Eawag, Swiss Federal Institute of Aquatic Science and Technology, Department Water Resources and Drinking Water, 8600 Dübendorf, Switzerland.
Sci Total Environ. 2022 Aug 10;833:155131. doi: 10.1016/j.scitotenv.2022.155131. Epub 2022 Apr 8.

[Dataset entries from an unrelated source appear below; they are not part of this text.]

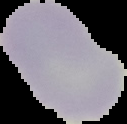
Malaria status: uninfected. The area outside the segmented cell region is set to black. From a thin blood smear. Image is 127×124 pixels.State which parasite is depicted.
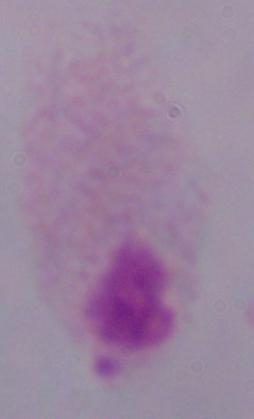

This is a trichomonad.

Photomicrograph. Captured at 1000x magnification.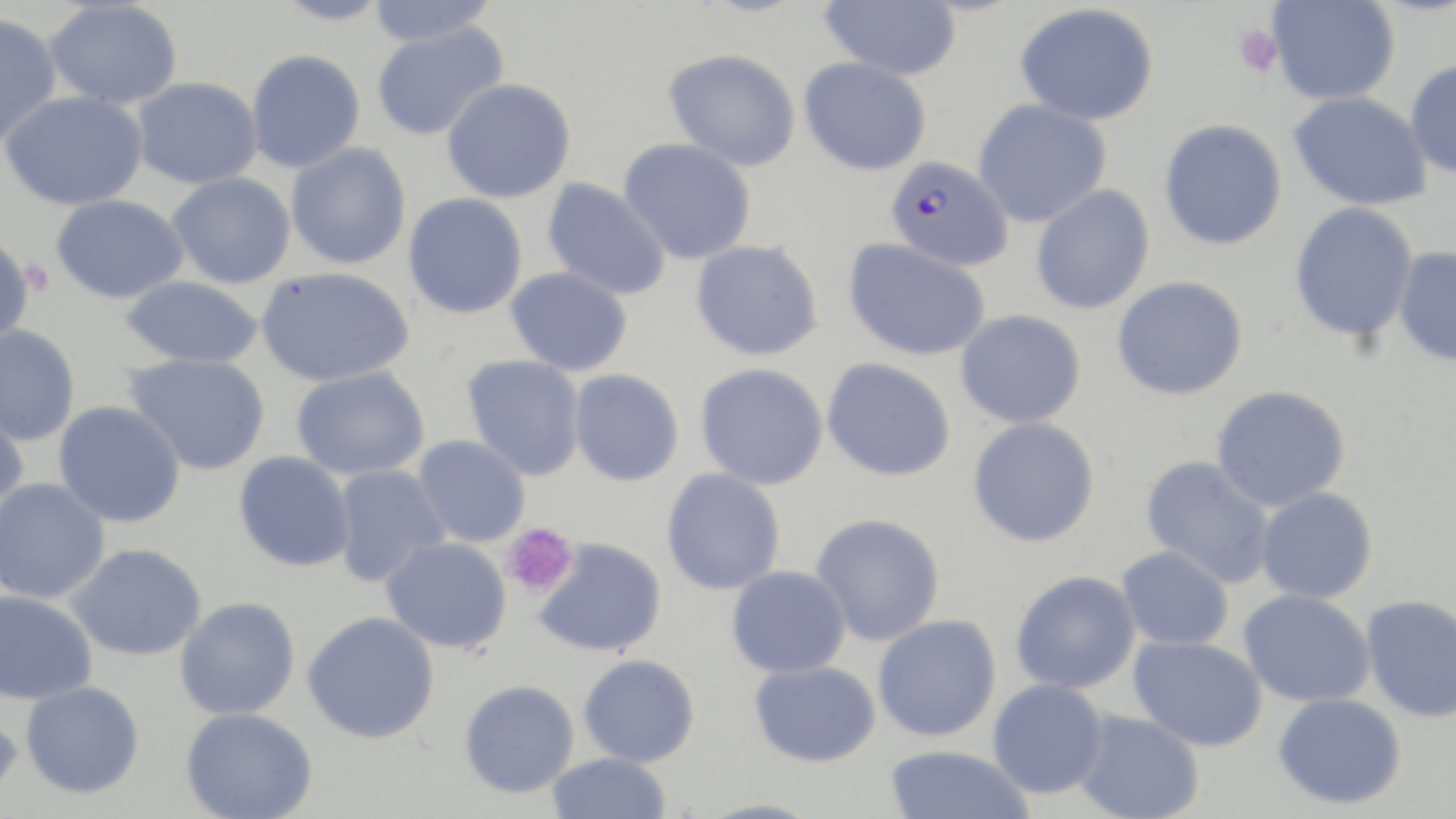
slide-level diagnosis = Plasmodium falciparum
uninfected red blood cell locations = approximate bounding boxes as (x1,y1)-(x2,y2) corner pairs in pixels: (273,0)-(391,26), (365,0)-(500,47), (819,0)-(962,80), (1266,0)-(1400,105), (44,1)-(183,109), (1015,3)-(1159,126), (0,12)-(62,148), (371,20)-(509,142), (664,48)-(802,172), (246,49)-(366,173), (799,57)-(932,176), (1405,59)-(1456,178), (131,76)-(262,189), (442,78)-(576,203), (1,90)-(149,210), (1289,91)-(1432,211), (973,97)-(1112,228), (1159,119)-(1288,250), (618,137)-(757,265), (286,142)-(412,270), (166,172)-(296,289), (542,178)-(671,301), (1031,184)-(1155,315), (403,193)-(528,319), (51,194)-(190,304), (1289,201)-(1419,342), (0,232)-(34,352), (843,237)-(991,362), (691,239)-(824,361), (1393,246)-(1456,367), (505,266)-(633,376), (257,267)-(415,387), (120,276)-(265,369), (1112,276)-(1248,401), (955,309)-(1086,428), (0,324)-(81,446), (123,353)-(272,476), (462,354)-(586,481), (822,357)-(956,482), (695,363)-(829,490), (291,365)-(430,480), (568,368)-(685,486), (1210,385)-(1351,513), (54,400)-(186,528), (0,404)-(29,521), (968,416)-(1100,548), (413,435)-(531,548), (234,451)-(355,572), (1140,455)-(1277,589), (331,464)-(450,587), (661,468)-(786,595), (0,478)-(111,604), (1256,487)-(1378,604), (811,513)-(946,646), (381,536)-(512,653), (532,537)-(667,657), (65,542)-(207,662), (1116,545)-(1234,650), (727,565)-(851,678), (1010,570)-(1141,694), (0,589)-(98,705), (1238,589)-(1375,708), (1361,594)-(1456,723), (175,596)-(301,720), (302,611)-(440,743), (872,614)-(1002,742), (1129,636)-(1267,751), (579,653)-(700,767), (749,660)-(881,767), (987,678)-(1108,799), (459,679)-(579,797), (20,681)-(145,798), (1272,692)-(1408,809), (0,702)-(24,812), (180,706)-(318,819), (1073,708)-(1204,819), (884,745)-(1035,819), (546,752)-(672,818)
image size = 1456×819 pixels
field of view = one of a larger specimen
preparation = thin blood film
magnification = 1000x
stain = May-Grünwald-Giemsa
platelet locations = approximate bounding boxes as (x1,y1)-(x2,y2) corner pairs in pixels: (1232,24)-(1283,79), (18,259)-(56,299), (502,522)-(578,599)
modality = light microscopy
Plasmodium falciparum-infected red blood cell locations = approximate bounding boxes as (x1,y1)-(x2,y2) corner pairs in pixels: (885,156)-(1014,272)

Naturally occurring, geogenic manganese (Mn) and iron (Fe) are frequently found dissolved in groundwater at concentrations that make the water difficult to use (deposits, unpleasant taste) or, in the case of Mn, a potential health hazard. Over 6000 groundwater measurements of Mn and Fe in Southeast Asia and Bangladesh were assembled and statistically examined with other physicochemical parameters. The machine learning methods random forest and generalized boosted regression modeling were used with spatially continuous environmental parameters (climate, geology, soil, topography) to model and map the probability of groundwater Mn > 400 μg/L and Fe > 0.3 mg/L for Southeast Asia and Bangladesh. The modeling indicated that drier climatic conditions are associated with a tendency of elevated Mn concentrations, whereas high Fe concentrations tend to be found in a more humid climate with elevated levels of soil organic carbon. The spatial distribution of Mn > 400 μg/L and Fe > 0.3 mg/L was compared and contrasted with that of the critical geogenic contaminant arsenic (As), confirming that high Fe concentrations are often associated with high As concentrations, whereas areas of high concentrations of Mn and As are frequently found adjacent to each other. The probability maps draw attention to areas prone to elevated concentrations of geogenic Mn and Fe in groundwater and can help direct efforts to mitigate their negative effects. The greatest Mn hazard is found in densely populated northwest Bangladesh and the Mekong, Red and Ma River Deltas of Cambodia and Vietnam. Widespread elevated Fe concentrations and their associated negative effects on water infrastructure pose challenges to water supply. The Mn and Fe prediction maps demonstrate the value of machine learning for the geospatial prediction modeling and mapping of groundwater contaminants as well as the potential for further constituents to be targeted by this novel approach.
自然存在的地质成因锰 (Mn) 和铁 (Fe) 经常溶解在地下水中,其浓度使得水难以使用(沉淀、口感不佳),或者在 Mn 的情况下,成为潜在的健康危害。收集并统计了东南亚和孟加拉国超过 6000 个地下水 Mn 和 Fe 测量值,并与其他物理化学参数一起进行了统计分析。使用随机森林和广义增强回归建模等机器学习方法,结合空间连续的环境参数(气候、地质、土壤、地形),对地下水 Mn>400μg/L 和 Fe>0.3mg/L 的概率进行建模和制图。建模表明,干燥的气候条件与 Mn 浓度升高的趋势有关,而高 Fe 浓度则倾向于出现在土壤有机碳含量较高、湿度较大的气候条件下。对 Mn>400μg/L 和 Fe>0.3mg/L 的空间分布进行了比较和对比,并与关键的地质成因污染物砷 (As) 的空间分布进行了对比,证实高 Fe 浓度通常与高 As 浓度相关,而 Mn 和 As 浓度较高的区域通常相邻。概率图提请注意地下水中地质成因 Mn 和 Fe 浓度升高的地区,并有助于指导减轻其负面影响的工作。孟加拉国人口稠密的西北部和柬埔寨以及越南的湄公河、红河和马江三角洲地区存在最大的 Mn 危害。广泛存在的高 Fe 浓度及其对水基础设施的负面影响给供水带来了挑战。Mn 和 Fe 预测图展示了机器学习在地下水污染物的地理空间预测建模和制图中的价值,以及该新方法可能进一步针对其他成分的潜力。